Repeat word for word the lines from the one holding "Is the foliage" to the end of the rows, with both ends included.

* BEGIN Records for processing *

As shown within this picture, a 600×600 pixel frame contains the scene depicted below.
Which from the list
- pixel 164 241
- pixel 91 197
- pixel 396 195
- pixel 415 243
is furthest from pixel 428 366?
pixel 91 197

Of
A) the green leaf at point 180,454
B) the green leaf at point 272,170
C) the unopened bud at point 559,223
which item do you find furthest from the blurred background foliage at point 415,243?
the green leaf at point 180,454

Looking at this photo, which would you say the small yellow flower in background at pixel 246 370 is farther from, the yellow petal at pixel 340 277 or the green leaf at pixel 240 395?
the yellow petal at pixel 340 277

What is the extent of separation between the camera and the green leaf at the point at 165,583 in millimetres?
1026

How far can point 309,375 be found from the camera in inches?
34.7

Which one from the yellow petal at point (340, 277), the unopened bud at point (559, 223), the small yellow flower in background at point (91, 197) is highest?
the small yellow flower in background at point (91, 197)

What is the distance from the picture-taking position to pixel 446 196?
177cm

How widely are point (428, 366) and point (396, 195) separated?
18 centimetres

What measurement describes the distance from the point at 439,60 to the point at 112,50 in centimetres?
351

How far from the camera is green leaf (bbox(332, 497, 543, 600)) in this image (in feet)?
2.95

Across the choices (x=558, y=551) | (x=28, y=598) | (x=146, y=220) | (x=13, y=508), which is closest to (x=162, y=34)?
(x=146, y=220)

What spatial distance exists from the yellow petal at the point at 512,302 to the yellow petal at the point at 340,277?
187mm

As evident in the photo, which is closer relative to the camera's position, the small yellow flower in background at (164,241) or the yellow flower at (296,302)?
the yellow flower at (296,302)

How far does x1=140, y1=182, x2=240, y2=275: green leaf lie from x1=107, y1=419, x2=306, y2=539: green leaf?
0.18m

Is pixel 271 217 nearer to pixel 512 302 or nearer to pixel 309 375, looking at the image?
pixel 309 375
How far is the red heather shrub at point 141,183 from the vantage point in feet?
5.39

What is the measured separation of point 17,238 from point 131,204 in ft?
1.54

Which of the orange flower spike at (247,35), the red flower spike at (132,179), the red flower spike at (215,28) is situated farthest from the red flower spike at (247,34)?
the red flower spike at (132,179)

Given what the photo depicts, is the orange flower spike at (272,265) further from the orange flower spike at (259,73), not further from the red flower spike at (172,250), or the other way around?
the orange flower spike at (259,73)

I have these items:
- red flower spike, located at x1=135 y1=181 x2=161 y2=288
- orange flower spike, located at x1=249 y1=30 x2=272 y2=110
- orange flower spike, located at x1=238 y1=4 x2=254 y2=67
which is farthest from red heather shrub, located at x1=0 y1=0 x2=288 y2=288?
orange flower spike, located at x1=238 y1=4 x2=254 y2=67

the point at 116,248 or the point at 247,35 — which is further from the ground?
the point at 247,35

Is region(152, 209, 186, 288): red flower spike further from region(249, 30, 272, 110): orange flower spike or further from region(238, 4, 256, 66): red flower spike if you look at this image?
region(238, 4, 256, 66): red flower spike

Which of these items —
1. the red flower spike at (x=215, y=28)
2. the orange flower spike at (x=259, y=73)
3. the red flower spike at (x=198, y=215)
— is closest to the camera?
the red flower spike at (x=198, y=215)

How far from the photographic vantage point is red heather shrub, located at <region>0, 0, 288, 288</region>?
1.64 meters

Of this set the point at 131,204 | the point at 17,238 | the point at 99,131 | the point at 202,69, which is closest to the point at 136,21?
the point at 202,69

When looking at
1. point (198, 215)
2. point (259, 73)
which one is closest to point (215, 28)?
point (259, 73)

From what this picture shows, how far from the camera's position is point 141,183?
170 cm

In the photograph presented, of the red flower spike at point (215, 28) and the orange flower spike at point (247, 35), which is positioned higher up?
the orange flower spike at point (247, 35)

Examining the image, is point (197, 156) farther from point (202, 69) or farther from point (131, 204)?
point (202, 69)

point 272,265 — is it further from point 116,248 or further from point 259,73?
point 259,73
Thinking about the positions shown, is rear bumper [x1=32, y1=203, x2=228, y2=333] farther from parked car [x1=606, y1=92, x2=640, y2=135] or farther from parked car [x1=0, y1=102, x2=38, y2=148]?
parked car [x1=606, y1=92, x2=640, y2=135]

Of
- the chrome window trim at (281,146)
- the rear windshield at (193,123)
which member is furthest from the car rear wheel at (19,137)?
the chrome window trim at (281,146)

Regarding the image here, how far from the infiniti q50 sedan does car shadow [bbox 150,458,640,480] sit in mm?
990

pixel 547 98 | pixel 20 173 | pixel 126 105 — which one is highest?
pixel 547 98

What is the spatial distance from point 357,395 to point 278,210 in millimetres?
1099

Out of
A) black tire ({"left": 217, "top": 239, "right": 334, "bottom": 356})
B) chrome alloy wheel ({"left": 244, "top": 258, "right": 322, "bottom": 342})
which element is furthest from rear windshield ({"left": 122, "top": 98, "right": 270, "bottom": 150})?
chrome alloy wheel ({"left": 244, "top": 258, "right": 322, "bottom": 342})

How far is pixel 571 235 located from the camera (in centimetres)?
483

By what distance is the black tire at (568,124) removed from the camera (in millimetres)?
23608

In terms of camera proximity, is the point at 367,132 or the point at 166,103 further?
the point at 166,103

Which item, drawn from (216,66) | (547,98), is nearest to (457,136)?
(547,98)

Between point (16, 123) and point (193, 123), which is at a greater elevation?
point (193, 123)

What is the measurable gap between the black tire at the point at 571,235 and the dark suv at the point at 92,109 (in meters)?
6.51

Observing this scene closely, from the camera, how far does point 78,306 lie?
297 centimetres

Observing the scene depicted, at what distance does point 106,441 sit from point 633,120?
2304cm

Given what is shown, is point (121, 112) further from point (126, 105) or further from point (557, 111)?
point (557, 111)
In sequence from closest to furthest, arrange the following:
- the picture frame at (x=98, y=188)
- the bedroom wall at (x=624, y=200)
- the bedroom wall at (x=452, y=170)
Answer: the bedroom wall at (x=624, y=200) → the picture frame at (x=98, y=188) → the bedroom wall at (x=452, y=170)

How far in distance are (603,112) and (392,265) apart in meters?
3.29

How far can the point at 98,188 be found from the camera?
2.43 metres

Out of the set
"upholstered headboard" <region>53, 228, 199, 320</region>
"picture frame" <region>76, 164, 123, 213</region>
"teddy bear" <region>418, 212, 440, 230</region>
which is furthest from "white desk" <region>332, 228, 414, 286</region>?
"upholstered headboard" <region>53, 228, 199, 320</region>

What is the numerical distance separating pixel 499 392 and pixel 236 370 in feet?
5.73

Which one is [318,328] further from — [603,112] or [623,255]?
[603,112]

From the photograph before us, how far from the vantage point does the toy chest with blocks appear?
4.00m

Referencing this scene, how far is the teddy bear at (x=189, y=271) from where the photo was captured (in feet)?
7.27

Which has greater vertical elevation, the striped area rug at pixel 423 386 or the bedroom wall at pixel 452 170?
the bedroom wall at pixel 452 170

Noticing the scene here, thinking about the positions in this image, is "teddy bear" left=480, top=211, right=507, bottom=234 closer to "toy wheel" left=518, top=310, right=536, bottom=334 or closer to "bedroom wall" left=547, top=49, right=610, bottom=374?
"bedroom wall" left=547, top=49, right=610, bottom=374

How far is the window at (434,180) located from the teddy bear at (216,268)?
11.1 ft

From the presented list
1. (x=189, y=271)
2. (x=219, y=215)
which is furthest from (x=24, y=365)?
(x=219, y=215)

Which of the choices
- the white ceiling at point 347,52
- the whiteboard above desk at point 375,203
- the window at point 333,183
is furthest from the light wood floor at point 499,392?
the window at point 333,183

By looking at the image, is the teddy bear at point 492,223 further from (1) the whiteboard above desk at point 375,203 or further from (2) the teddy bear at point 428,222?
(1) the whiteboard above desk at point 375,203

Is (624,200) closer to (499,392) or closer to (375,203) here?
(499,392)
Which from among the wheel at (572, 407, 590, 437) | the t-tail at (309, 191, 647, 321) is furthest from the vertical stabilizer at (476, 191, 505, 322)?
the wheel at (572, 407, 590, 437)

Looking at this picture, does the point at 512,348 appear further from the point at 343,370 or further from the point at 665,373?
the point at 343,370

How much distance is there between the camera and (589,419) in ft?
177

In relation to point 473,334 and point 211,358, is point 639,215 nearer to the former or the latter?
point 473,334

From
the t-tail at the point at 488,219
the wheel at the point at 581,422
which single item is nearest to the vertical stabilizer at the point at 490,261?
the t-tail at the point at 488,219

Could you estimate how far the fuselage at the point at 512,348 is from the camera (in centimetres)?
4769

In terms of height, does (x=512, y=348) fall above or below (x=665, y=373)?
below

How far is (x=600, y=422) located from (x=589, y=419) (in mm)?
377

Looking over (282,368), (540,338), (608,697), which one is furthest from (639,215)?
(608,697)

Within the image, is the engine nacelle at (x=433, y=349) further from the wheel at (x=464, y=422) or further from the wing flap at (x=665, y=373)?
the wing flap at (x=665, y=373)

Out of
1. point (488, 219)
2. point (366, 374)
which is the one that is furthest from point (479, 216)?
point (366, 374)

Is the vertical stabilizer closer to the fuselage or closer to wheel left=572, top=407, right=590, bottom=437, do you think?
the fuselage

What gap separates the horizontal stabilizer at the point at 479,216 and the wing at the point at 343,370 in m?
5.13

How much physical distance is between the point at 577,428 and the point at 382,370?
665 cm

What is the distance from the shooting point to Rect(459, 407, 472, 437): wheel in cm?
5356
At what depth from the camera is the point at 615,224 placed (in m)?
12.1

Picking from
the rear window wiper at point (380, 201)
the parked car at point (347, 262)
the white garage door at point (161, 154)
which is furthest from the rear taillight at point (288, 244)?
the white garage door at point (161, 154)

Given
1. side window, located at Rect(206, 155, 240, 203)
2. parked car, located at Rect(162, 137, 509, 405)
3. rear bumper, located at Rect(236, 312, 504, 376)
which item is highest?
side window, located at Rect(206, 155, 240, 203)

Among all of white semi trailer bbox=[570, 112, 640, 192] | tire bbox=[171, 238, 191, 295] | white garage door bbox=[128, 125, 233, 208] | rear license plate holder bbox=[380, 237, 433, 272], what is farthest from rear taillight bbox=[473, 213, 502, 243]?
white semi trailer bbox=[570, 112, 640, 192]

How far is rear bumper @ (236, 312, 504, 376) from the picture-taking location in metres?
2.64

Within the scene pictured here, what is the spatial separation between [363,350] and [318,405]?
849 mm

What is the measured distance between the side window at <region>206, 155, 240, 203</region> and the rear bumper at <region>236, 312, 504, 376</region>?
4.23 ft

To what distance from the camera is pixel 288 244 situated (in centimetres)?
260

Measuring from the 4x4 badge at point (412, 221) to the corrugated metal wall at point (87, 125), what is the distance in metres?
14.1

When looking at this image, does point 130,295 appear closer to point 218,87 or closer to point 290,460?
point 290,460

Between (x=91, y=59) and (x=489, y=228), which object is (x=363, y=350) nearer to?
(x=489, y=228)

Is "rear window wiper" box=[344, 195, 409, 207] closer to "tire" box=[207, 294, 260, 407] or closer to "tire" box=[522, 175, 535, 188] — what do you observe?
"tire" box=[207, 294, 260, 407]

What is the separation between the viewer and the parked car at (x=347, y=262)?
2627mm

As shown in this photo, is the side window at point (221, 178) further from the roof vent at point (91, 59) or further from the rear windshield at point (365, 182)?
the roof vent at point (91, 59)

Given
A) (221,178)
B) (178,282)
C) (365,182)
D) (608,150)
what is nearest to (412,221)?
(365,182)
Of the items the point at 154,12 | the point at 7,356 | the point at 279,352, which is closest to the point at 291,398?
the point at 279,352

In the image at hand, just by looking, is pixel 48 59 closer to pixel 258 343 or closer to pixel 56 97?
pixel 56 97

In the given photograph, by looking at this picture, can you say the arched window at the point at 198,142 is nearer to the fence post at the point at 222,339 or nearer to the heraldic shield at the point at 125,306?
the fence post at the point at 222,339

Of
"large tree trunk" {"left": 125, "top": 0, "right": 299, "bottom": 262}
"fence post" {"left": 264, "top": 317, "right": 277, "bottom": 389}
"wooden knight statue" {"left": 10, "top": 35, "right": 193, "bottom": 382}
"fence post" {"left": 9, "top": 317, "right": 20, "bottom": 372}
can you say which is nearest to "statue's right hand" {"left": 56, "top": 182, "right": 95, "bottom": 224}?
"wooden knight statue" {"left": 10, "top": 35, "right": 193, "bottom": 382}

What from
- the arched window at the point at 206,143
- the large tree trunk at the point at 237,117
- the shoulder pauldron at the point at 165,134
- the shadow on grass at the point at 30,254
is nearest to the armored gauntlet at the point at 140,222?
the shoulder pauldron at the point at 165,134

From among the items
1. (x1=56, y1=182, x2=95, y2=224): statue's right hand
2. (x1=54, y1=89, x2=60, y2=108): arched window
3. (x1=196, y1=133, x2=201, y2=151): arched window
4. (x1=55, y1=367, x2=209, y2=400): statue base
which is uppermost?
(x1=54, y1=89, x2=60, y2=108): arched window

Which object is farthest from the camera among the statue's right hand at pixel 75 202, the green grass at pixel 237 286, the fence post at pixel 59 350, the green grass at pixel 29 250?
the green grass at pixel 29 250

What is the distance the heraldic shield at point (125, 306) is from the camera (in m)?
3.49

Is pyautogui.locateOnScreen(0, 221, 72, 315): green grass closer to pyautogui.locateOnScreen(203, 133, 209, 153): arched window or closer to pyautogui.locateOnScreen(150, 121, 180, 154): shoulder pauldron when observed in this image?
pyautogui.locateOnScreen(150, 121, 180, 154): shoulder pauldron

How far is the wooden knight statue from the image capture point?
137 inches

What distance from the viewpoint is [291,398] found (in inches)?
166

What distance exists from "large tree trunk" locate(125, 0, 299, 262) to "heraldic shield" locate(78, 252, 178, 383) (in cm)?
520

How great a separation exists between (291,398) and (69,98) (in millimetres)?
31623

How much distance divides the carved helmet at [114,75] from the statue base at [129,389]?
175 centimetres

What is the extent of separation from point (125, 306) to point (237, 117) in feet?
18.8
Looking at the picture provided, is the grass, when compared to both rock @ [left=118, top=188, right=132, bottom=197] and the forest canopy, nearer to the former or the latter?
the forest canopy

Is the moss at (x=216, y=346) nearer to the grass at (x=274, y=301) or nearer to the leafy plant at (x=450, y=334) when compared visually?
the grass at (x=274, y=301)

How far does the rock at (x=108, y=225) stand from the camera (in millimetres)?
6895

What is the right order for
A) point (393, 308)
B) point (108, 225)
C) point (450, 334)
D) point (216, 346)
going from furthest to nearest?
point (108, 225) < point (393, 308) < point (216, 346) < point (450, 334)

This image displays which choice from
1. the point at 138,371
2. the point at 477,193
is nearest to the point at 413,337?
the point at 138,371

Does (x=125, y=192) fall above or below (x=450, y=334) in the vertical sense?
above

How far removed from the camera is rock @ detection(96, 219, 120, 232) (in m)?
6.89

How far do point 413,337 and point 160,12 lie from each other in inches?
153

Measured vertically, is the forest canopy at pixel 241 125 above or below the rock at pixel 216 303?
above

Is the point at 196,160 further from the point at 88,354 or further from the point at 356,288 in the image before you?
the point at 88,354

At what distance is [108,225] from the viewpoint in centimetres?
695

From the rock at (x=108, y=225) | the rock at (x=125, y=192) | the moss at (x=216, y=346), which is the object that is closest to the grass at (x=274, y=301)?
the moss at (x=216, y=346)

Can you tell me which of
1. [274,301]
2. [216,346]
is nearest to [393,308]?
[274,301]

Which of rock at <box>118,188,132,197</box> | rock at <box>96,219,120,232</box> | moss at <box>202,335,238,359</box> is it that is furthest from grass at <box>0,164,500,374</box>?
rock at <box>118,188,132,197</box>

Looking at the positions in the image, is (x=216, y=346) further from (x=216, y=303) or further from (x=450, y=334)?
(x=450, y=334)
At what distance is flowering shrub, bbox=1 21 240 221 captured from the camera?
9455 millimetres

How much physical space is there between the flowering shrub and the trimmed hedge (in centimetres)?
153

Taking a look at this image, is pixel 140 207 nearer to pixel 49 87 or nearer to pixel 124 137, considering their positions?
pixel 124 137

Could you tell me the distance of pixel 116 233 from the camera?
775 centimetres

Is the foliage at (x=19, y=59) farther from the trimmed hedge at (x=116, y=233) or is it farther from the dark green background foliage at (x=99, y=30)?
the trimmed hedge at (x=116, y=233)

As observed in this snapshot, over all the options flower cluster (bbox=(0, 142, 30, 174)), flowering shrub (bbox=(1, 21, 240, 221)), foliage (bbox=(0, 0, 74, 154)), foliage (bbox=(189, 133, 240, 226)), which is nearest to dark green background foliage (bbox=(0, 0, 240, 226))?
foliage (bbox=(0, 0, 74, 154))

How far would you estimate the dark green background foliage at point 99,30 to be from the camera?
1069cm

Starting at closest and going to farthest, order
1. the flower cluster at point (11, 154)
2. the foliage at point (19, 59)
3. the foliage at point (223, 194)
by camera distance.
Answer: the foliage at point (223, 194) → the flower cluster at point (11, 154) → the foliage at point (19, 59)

* END Records for processing *

## Solution
Is the foliage at (x=19, y=59) farther from the trimmed hedge at (x=116, y=233) or is it farther from the dark green background foliage at (x=99, y=30)?
the trimmed hedge at (x=116, y=233)

As observed in this snapshot, over all the options flower cluster (bbox=(0, 142, 30, 174)), flowering shrub (bbox=(1, 21, 240, 221)), foliage (bbox=(0, 0, 74, 154)), foliage (bbox=(189, 133, 240, 226)), which is nearest to dark green background foliage (bbox=(0, 0, 240, 226))?
foliage (bbox=(0, 0, 74, 154))

How far would you estimate the dark green background foliage at point 99,30 to be from the camera?
1069cm

Starting at closest and going to farthest, order
1. the flower cluster at point (11, 154)
2. the foliage at point (19, 59)
3. the foliage at point (223, 194)
by camera distance.
Answer: the foliage at point (223, 194) → the flower cluster at point (11, 154) → the foliage at point (19, 59)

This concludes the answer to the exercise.